- **Stated problem**: Render the stretch of rows from the line containing "Is the tree" through the line containing "37094 millimetres" as a JSON list of strings, with one string per line and no blank lines. Include only the lines in that stretch.

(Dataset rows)
--- BEGIN ---
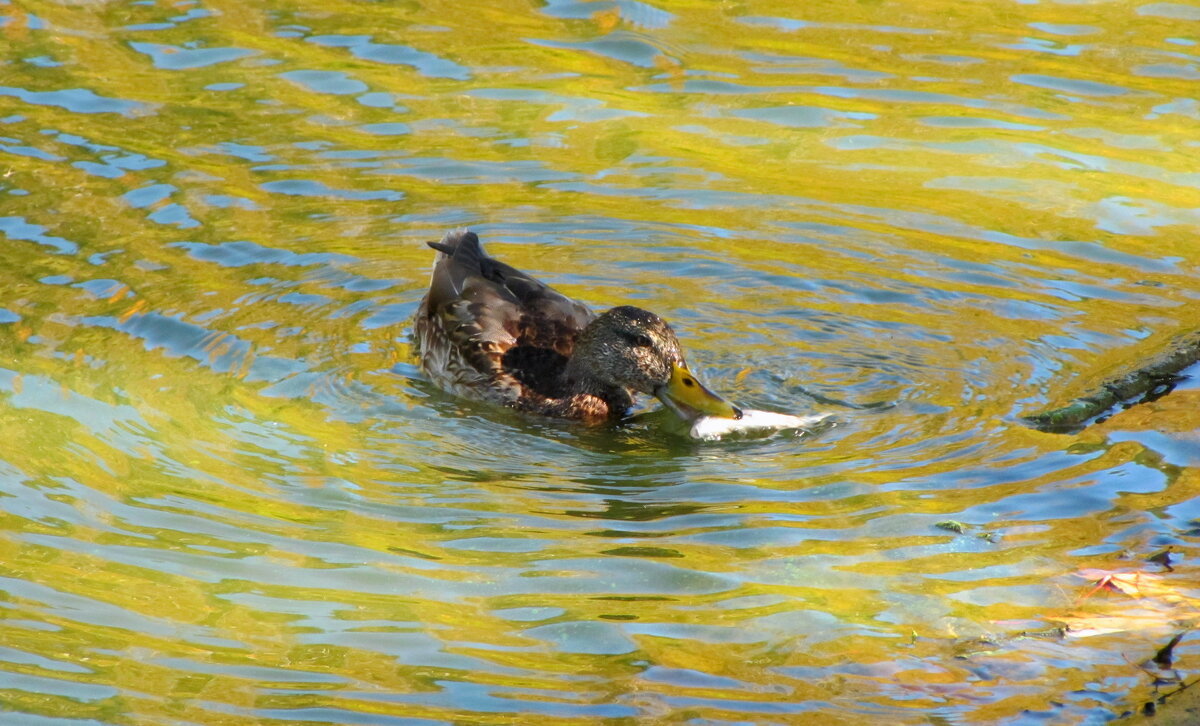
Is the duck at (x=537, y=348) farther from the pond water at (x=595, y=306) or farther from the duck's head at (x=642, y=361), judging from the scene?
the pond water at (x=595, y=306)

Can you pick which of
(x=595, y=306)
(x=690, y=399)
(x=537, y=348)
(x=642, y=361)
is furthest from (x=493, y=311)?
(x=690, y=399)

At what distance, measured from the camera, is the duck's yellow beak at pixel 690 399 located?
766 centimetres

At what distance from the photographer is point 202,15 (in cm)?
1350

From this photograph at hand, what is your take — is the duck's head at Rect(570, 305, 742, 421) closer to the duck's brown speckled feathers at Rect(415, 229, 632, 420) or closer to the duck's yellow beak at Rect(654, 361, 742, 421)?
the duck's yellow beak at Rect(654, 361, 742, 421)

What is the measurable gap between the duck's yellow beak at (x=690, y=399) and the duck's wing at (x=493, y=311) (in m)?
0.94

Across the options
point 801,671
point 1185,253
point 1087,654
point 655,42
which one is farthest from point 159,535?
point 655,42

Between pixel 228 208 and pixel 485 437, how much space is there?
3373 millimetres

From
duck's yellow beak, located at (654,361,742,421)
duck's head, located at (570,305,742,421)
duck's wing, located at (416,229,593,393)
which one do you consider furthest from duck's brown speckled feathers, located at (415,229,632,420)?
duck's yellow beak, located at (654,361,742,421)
--- END ---
--- BEGIN ---
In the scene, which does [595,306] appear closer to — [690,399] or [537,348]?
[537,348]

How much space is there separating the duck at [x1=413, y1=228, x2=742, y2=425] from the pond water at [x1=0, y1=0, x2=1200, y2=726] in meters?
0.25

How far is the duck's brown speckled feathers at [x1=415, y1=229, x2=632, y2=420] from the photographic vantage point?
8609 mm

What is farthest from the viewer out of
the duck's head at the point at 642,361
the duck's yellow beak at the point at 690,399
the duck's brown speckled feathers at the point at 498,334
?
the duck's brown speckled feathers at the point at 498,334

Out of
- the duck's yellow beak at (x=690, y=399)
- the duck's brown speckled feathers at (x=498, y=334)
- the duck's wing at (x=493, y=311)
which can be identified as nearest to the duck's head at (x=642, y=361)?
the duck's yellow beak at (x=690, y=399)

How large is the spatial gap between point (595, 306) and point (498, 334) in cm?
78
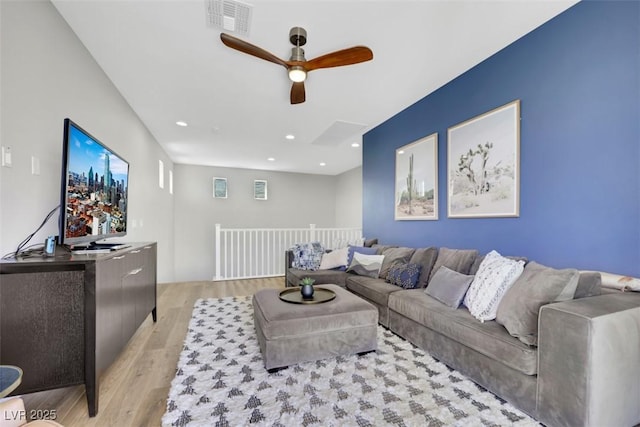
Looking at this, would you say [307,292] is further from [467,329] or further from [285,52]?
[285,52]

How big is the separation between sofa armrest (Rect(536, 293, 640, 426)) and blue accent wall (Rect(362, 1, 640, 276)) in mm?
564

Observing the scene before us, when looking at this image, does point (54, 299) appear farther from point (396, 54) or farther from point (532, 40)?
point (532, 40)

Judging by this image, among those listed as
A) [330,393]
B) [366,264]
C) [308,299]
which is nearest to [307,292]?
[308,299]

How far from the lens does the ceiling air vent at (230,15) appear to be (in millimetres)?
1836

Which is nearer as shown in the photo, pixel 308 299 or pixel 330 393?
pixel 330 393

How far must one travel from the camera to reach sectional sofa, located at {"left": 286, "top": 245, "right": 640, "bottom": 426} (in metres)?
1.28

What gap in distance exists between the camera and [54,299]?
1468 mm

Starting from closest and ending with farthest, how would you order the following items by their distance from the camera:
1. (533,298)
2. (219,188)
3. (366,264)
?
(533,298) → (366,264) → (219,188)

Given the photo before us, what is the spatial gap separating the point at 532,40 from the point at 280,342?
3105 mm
--- END ---
--- BEGIN ---
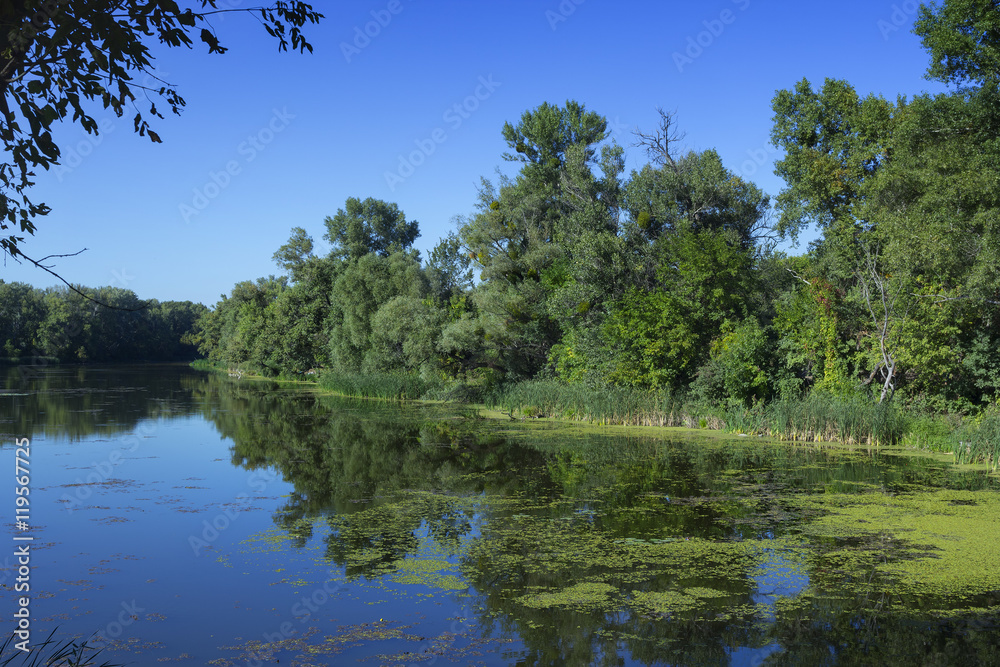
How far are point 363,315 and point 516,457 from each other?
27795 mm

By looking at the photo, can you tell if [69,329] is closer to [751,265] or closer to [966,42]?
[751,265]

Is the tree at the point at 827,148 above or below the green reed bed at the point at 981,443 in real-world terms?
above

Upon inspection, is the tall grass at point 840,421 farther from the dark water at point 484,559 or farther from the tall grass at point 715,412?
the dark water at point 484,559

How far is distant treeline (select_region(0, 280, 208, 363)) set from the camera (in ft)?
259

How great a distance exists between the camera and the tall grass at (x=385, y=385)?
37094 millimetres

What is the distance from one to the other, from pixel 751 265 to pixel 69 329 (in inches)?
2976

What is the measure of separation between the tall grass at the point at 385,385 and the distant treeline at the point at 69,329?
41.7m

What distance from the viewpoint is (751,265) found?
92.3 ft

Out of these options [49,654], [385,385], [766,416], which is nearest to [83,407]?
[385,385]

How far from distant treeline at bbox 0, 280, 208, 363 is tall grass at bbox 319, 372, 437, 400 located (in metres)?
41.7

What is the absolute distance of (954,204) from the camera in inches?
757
--- END ---
- **Finished task**:
[
  "Is the tree at the point at 827,148 above or below the green reed bed at the point at 981,443 in real-world terms?",
  "above",
  "Upon inspection, is the tall grass at point 840,421 farther from the dark water at point 484,559 or farther from the tall grass at point 715,412?",
  "the dark water at point 484,559",
  "How far is distant treeline (select_region(0, 280, 208, 363)) set from the camera (in ft)?",
  "259",
  "How great a distance exists between the camera and the tall grass at (x=385, y=385)?",
  "37094 millimetres"
]